Les communes comme maillon de base

A la lueur de ces enjeux, le niveau de pouvoir communal apparaît comme le maillon de base du projet politique de transition sociale-écologique. A travers leurs compétences et en s’inscrivant dans une logique de cohérence et de soutien aux politiques menées à l‘échelon régional, les communes peuvent agir à leur mesure sur de nombreux leviers en faveur des transformations qui permettront d’atteindre un tel objectif, que ce soit en termes de gestion des bâtiments et espaces communaux, d’aménagement du territoire et d’urbanisme, de gestion des situations d’urgence, d’information de la population, de primes et taxes, etc.

Mais, en tant que niveau de pouvoir le plus proche des citoyens et des acteurs économiques et sociaux, la commune s’avère aussi être celui le plus propice à l’innovation sociale expérimentant de nouvelles manières de produire et partager des biens et services, et à l’innovation démocratique proposant de nouvelles manières de décider collectivement des politiques à mener.
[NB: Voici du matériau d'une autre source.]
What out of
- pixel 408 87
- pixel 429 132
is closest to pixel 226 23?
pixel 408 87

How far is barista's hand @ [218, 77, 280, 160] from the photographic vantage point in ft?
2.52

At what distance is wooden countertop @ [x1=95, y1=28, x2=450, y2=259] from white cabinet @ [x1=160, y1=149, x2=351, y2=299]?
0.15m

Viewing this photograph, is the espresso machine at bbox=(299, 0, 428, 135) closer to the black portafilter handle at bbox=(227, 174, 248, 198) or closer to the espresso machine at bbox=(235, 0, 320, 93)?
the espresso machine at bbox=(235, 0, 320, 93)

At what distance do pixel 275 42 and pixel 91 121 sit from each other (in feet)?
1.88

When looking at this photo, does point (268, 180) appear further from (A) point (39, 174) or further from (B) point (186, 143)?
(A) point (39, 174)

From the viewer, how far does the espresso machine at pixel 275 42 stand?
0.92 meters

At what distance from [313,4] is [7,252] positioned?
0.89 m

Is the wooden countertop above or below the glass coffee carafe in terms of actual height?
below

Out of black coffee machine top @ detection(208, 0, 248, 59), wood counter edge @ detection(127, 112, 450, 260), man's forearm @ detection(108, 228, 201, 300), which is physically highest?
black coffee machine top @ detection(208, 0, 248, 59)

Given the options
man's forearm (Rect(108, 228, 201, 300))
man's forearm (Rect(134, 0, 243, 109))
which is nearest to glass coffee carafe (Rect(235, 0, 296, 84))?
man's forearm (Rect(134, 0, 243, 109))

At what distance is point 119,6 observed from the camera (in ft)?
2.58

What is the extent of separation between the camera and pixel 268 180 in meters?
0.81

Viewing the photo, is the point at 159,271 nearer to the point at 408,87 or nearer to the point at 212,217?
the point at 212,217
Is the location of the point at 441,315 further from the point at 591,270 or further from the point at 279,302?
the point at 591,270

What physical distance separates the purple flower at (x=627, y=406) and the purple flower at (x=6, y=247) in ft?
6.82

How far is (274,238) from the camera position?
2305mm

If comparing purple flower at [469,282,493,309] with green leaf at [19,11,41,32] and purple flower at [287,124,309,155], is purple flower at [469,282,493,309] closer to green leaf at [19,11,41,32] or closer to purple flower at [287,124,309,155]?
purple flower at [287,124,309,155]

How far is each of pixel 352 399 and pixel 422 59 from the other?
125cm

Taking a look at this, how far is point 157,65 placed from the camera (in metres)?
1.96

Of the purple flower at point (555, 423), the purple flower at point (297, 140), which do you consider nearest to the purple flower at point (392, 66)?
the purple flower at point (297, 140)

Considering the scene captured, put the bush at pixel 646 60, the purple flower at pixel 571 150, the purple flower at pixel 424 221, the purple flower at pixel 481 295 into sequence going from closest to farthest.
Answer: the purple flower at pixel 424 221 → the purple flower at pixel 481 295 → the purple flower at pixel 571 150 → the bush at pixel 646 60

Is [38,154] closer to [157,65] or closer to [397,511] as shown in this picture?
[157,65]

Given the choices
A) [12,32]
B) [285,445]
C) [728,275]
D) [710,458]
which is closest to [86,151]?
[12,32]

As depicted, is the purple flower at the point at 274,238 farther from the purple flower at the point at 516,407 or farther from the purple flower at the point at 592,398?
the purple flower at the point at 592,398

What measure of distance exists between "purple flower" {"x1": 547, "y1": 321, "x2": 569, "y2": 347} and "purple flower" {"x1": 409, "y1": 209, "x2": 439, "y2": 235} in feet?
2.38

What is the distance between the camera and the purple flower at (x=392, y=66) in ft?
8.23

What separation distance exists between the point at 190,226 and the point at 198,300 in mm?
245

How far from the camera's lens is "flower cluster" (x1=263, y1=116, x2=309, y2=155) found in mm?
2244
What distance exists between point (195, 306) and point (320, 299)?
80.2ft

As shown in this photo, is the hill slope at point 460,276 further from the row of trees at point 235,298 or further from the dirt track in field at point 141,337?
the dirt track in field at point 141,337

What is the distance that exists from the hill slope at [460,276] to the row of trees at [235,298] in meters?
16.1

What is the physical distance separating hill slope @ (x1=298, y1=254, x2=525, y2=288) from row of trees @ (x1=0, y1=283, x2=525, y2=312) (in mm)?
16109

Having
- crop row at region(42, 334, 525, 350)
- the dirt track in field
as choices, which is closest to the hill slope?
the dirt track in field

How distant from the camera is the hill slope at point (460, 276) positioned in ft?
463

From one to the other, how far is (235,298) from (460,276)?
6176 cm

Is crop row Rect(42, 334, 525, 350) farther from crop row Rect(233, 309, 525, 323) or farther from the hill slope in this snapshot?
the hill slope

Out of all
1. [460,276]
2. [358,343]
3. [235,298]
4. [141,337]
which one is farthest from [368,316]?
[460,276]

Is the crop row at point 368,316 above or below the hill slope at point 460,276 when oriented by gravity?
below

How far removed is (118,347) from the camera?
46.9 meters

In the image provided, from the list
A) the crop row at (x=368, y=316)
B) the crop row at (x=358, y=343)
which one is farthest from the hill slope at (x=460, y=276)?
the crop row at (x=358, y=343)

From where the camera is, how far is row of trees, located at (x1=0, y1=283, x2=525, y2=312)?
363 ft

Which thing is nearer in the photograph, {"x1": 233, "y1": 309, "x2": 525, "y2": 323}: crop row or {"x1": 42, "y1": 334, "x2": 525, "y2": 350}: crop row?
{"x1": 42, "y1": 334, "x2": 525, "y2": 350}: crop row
Nouvelle législature en vue : renforçons les communes

Alors que les élections se profilent tant au niveau régional que communal, il semble donc primordial d’inviter, d’une part, les futurs élus locaux à intégrer la transition sociale-écologique dans sa dimension systémique comme fil conducteur des politiques communales et, d’autre part, les élus régionaux à leur en fournir les moyens.

Au niveau local, les communes sont déjà invitées depuis plusieurs années à réfléchir leurs politiques de manière transversale à travers l’élaboration d’un bien-nommé Plan Stratégique Transversal (PST). Il s’agit maintenant d’aller un cran plus loin en co-construisant ce PST avec les acteurs locaux dans une approche de résilience territoriale sociale-écologique, en veillant à ce que l’ensemble des plans et programmes communaux thématiques (énergie-climat, mobilité, aménagement du territoire, développement de la nature, développement commercial, développement commercial, inclusion sociale) soient cohérents et menés de manière coordonnée.

Au niveau régional, dans la foulée du travail mené ces derniers mois dans le cadre du Plan de Relance de la Wallonie, il s’agira tout d’abord de proposer aux communes un narratif cohérent avec la vision régionale qui leur permette de s’approprier une approche systémique de la transition sociale-écologique et d’embarquer les acteurs locaux avec elles.  Un tel narratif pourrait être inspiré du concept d’économie du Donut. C’est l’option choisie par exemple par la ville d’Amsterdam et travaillée par la Région Bruxelles Capitale.

Mais il s’agira surtout de leur fournir les moyens de mettre concrètement en œuvre cette approche, et cela à travers le financement des ressources humaines nécessaires, la formation continue de ces personnes, et la mise à disposition d’outils et d’expertise pour un accompagnement stratégique et technique.